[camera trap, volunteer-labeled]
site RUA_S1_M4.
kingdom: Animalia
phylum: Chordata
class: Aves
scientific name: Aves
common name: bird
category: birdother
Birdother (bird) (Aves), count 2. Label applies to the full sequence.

* _What needs to be done_
The answer must be the full listing, restated word for word.

* _Answer space_
[camera trap, volunteer-labeled]
site RUA_S1_M4.
kingdom: Animalia
phylum: Chordata
class: Aves
scientific name: Aves
common name: bird
category: birdother
Birdother (bird) (Aves), count 2. Label applies to the full sequence.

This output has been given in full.